Chess is the sort of game that, from the outset, looks completely impenetrable and impossible to understand unless you are a complete genius or someone who made it through calculus in high school. It’s generally not a game that makes for compelling fictional television, but one of the gifts of 2020 has been finding solace in television shows that, in different times, might be completely unwatchable or otherwise boring. Enter The Queen’s Gambit, yet another offering from Netflix that has somehow managed to capture my attention.
The plot is obviously fictional, but here goes: Beth Harmon (Anya Taylor Joy) is a chess prodigy who can only perform chess when under the influence of tranquilizers. Her aptitude for the game in a field that is mostly dominated by men is notable; also notable for me is that for maybe five minutes, I thought the show was based on a true story. Blessed be, it’s not, but that doesn’t matter: what DOES matter is that once you’re done trying to figure out if Benny is the little boy from Love Actually (he is) and if the chess man who got his teeth fixed is Dudley Dursley (he is!), you can direct your attention to the real star of the show, which is not the chess or the outfits, but the wallpaper. There is a LOT Of wallpaper, and all of it is wild.
It’s not that the show itself is bad—it’s not, it’s perfectly good, very watchable, and fills in the blank spot that The Crown has left in its absence. But for me, the thrill of both The Crown, which will return just in time for winter’s darkness, and The Queen’s Gambit is its moodiness, which I’m sure is meant to represent something about the interior life of Beth. It also looks nice!

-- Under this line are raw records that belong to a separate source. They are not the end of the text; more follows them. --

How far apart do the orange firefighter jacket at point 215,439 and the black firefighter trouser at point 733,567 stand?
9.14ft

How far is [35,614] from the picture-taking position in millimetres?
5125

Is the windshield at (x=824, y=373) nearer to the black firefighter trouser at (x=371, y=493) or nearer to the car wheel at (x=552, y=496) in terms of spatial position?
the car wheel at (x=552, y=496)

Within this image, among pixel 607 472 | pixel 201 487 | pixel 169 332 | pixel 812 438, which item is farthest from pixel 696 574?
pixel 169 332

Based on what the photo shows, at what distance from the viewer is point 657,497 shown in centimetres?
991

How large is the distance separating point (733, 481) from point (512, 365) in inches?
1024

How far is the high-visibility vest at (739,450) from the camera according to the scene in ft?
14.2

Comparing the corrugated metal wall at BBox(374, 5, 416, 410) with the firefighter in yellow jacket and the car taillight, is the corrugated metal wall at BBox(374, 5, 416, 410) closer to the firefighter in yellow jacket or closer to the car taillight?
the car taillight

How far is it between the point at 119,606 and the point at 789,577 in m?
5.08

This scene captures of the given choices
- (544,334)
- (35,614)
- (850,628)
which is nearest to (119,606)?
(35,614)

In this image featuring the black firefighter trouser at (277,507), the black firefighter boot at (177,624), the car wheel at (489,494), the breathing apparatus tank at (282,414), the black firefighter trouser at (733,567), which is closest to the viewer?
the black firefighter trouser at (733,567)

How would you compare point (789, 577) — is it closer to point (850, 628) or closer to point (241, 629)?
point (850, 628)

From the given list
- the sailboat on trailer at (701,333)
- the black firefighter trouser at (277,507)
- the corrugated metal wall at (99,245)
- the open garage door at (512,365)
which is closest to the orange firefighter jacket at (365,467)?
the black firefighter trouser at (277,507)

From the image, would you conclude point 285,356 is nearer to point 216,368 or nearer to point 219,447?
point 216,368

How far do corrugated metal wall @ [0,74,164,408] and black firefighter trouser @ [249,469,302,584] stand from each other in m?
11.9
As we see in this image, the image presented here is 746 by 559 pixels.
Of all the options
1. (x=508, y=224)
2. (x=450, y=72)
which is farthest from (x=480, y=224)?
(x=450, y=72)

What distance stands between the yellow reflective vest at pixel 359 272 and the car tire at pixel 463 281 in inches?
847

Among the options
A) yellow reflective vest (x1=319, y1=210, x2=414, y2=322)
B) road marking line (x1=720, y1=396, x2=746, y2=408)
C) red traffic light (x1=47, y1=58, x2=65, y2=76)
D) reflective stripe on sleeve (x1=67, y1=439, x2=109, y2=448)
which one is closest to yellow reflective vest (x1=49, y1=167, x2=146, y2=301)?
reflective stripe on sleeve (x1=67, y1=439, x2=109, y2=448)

Nothing about the show has inspired me to learn chess, because I feel confident that I am not sharp enough to handle it. But now I yearn for an accent wall covered in the deranged wallpaper of my choice, with just enough busyness to keep me on my toes, wondering if I’m slowly losing my grip on reality or if it’s just the print. Come long winter nights, it’ll probably be a deadly combination of both!
The orphanage where Beth spends her early days was nice and all that, but I am living for this arch, the teal curtains, the rugs upon rugs, and the curious choice to wallpaper not only the wall, but the stairs as well. I’m sure this says something about the infinite sadness of Beth’s adoptive mother, but to me, this is Mad Men done better—more deranged, very sad, and dark, just the way I like it, baby.
That coffee table our heroine is resting her grubby little feet on is made of glass and rattan, and I swear to god if I saw it in a furniture store here in beautiful Brooklyn, it would cost $400. I need it. The wallpaper is egregious, but if these walls were painted white, we’d be in an Instagram-friendly Airbnb (remember her?) in whatever city of your choosing.
Okay, this is where it gets good. This wallpaper, which matches both the bedspread and the lampshade, makes me feel like I’m slowly losing my mind.
Ahh, yes, here’s the good stuff. I’m not sure how Netflix captured a picture of what it’s gonna look like inside my apartment in January, but they must have advanced tech in there that lets them see the future! This is what the winter looks like. I guess it’ll be okay.